Finn Steffens, Epidemic Geographies: From Infographics to Cartography, BA Thesis, Köln 2020,
Betreuung: Prof. Dr. Carolin Höfler, KISD, TH Köln

In his final thesis “Epidemic Geographies: From Infographics to Cartography” Finn Steffens, graduate of the BA Integrated Design, examines both existing and speculative cartographic approaches for the current covid-19 pandemic. Two contrasting video works discuss its implications of a legal and social reorganization of urban space.

This final thesis in the area of expertise “Design Theory and Research” is a reaction to the global pandemic situation of covid-19, dominating media reports, public life, and private experience in the quarantine society in the last months. Yet it is also a test, a quite personal one.

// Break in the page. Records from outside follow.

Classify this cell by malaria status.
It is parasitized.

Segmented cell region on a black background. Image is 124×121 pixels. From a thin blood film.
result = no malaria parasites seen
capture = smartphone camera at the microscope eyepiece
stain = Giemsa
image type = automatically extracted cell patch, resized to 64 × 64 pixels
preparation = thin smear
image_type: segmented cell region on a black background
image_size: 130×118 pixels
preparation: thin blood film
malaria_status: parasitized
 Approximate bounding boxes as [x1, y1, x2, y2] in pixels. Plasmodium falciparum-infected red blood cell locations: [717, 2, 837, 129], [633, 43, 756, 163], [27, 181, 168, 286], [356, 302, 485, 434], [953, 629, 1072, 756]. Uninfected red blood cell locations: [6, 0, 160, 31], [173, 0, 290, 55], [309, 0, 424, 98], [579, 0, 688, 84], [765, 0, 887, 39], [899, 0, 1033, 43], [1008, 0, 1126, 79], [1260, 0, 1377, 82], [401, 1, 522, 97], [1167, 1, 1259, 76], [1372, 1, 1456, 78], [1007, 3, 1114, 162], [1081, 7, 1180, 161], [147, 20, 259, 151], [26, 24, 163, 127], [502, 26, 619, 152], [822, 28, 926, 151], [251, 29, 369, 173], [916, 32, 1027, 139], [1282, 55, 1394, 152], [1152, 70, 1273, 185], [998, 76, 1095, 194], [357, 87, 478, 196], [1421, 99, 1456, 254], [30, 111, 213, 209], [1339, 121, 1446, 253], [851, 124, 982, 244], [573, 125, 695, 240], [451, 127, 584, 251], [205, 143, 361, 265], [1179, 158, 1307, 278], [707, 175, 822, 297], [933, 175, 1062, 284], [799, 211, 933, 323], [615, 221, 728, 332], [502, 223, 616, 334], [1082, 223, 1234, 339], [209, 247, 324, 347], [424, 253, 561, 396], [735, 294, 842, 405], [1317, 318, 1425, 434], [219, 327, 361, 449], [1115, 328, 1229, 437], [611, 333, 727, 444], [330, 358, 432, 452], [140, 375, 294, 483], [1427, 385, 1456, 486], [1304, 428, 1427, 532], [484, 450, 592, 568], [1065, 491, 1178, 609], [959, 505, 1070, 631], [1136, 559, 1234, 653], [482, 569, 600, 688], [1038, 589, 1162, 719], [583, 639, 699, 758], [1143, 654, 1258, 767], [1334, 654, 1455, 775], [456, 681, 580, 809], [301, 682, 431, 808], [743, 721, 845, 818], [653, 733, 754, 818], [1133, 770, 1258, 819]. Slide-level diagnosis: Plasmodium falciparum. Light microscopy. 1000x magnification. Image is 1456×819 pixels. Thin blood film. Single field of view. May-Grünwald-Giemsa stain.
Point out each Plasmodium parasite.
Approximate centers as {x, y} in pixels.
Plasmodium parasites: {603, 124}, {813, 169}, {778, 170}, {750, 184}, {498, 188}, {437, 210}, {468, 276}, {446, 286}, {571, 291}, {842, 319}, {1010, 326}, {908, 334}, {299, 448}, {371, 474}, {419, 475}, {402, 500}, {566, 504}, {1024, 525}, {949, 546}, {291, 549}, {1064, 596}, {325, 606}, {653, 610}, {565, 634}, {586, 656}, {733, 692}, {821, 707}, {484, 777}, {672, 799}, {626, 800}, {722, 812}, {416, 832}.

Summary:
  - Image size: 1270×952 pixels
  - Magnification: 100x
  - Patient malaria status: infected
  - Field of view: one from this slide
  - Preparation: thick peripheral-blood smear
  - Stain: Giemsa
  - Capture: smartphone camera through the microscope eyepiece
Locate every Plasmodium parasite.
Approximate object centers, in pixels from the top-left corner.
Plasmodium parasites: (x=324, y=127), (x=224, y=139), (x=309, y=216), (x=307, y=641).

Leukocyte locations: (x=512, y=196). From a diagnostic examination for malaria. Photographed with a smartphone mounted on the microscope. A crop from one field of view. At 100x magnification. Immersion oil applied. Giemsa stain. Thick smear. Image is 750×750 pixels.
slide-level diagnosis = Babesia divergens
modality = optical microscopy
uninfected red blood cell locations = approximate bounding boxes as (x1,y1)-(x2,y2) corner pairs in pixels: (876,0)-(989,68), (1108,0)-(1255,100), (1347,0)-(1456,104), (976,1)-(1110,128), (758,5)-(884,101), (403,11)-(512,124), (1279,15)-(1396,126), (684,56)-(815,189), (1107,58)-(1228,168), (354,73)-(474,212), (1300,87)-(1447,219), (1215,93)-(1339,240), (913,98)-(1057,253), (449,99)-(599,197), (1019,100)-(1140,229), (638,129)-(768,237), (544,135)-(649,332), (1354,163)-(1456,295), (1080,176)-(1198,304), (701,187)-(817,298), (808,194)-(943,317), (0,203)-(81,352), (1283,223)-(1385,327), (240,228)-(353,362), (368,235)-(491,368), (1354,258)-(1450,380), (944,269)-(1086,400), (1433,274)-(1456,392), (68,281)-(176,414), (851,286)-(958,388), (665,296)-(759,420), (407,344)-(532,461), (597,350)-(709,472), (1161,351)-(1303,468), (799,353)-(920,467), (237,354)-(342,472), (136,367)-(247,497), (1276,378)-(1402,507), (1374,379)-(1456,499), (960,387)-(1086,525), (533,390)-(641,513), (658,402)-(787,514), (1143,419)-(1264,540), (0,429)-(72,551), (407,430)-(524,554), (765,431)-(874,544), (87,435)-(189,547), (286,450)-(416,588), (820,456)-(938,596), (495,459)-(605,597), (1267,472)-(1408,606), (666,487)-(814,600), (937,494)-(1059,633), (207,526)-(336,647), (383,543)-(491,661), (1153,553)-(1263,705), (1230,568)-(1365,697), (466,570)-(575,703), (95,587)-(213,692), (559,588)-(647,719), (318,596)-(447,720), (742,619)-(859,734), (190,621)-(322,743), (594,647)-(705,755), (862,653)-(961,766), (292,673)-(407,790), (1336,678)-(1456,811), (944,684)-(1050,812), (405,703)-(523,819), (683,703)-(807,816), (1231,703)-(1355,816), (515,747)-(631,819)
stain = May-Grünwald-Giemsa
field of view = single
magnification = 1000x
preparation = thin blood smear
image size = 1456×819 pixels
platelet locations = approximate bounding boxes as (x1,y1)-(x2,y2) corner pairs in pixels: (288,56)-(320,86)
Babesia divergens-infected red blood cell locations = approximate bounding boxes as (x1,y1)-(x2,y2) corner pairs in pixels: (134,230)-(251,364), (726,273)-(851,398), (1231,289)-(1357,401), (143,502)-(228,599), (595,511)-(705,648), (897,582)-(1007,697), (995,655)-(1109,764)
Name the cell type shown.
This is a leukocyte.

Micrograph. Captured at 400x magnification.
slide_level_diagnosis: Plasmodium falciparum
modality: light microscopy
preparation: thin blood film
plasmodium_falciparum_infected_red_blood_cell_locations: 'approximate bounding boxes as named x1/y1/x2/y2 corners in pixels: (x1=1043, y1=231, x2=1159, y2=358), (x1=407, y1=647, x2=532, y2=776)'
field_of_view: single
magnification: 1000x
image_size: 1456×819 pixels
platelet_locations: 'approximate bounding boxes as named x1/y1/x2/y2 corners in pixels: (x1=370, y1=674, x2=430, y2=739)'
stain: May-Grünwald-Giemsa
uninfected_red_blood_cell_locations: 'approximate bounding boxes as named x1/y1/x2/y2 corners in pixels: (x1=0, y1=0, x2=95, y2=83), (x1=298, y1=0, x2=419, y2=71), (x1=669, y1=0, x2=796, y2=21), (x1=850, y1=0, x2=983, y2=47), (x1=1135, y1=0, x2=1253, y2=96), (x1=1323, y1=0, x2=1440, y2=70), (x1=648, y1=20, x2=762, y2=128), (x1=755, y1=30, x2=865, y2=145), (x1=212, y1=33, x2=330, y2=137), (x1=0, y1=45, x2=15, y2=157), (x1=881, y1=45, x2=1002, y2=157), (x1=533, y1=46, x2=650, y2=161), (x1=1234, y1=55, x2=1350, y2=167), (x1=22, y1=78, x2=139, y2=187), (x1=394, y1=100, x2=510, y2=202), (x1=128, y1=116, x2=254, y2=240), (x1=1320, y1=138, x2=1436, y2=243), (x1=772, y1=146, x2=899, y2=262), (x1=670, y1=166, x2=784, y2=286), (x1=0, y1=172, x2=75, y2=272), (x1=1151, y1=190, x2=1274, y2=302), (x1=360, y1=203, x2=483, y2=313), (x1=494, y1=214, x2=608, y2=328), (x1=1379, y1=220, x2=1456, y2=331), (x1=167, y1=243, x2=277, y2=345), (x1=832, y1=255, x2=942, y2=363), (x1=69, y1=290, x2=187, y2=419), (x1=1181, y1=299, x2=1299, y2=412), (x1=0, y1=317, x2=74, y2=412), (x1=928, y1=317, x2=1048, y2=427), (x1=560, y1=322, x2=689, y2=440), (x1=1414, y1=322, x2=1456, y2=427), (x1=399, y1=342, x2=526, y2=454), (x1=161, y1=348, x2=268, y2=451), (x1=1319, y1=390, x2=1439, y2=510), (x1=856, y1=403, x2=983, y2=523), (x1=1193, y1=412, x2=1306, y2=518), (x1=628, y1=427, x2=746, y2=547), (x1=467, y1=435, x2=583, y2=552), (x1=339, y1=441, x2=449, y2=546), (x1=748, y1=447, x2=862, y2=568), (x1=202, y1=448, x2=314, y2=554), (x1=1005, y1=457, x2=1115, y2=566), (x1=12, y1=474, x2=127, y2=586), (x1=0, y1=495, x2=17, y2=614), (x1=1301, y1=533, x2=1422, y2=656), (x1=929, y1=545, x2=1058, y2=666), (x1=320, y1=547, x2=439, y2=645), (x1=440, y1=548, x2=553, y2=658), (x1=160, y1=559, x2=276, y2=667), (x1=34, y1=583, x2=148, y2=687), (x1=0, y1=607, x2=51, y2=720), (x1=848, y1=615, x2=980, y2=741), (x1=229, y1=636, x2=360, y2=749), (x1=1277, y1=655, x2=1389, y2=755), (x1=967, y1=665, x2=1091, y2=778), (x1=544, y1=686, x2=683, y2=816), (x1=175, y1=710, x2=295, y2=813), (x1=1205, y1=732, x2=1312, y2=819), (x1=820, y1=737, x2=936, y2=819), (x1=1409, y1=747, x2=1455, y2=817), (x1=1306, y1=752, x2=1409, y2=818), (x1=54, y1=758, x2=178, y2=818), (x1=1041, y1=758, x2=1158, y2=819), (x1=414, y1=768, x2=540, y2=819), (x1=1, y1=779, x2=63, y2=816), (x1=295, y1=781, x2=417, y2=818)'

To focus on current conditions and events allows to shift the perspective from familiar contexts to unknown environments. It allows to ask how it is possible to analyze and comment on a situation that seems to change on a daily basis. How to produce knowledge, how to conceive viable frames of reference for orientation in times of change? In two parts, the study investigates how the current covid-19 pandemic leads to a reorganization of urban space. By comparing two models of contact tracing, the geoposition-based and the Bluetooth-based approach, different cartographic representations of the spread of the virus are examined for their spatial implications.

In the pandemic, many states are striving to scale up their efficiency of tracing points of contact between infected and non-infected persons by using mobile end-user applications. This general approach of contact tracing via the citizens’ smartphones already proved to be successful for South Korea which in consequence could relax the lockdown months earlier than most other countries. There, GPS and CCTV data was superimposed to retrace the individuals’ geographical positions, publicly mapping their routes in national epidemic cartographies. The final thesis “Epidemic Geographies” first examines how this geopositional contact tracing approach contributes to a preventive containment of the pandemic.

For this purpose, the public data of the South Korean authorities was visualized in a two-channel video work. It shows that these cartographies of infected persons imply a division of the city into more and less infected areas. With reference to contemporary urban research, it is argued that the pandemic thus contributes to a dynamic division of the city into ever smaller ‘urban territories’. If this phenomenon is currently discussed primarily in relation to economic actors of the platform economy, such as Uber or AirBnB, it becomes clear that the pandemic brings about a very related legal reorganization of urban space, for example, in that individual streets have individual legal situations of curfews and compulsory wearing of masks.

In the second part the thesis turns to the Bluetooth-based contact tracing, as it is used e.g. in Germany. There not the position of the individual is recorded, but its relation to other people using the app. While the South Korean model facilitates contact prevention by publicly mapping infected persons’ positions, the Bluetooth-based approach dispenses with cartographic ambitions and thus also with preventive measures. However, the thesis argues that cartographic concepts can equally be made productive, also for those non-geographical spaces which then also allow for a proactive and preventive approach to contain the pandemic. In a speculative Augmented Reality application such a relational epidemic cartography was developed which could hypothetically be part of the “Corona Warning App”.

Yet to actually draw those maps is not only to be done for conceiving productive measures for confining the spread of the virus; it is also a means to put this very approach up to debate, to question, and to criticize it. In this sense, this cartographic concept is to be understood by the methodology of speculative design that seeks its strength particularly in the ambiguity between productivity and questionability: The map itself does not say in which direction it leans. Thus, the aim of this work is not to pass judgment about those cartographic ambitions but to provoke debate both about methods of pandemic mitigation and cartographic representation.

In an installative exhibition, two video works contrast the implications of both approaches to contact tracing. Visitors can test the Bluetooth-based cartography as an AR application on their smartphones and thus experience and evaluate its social implications for themselves.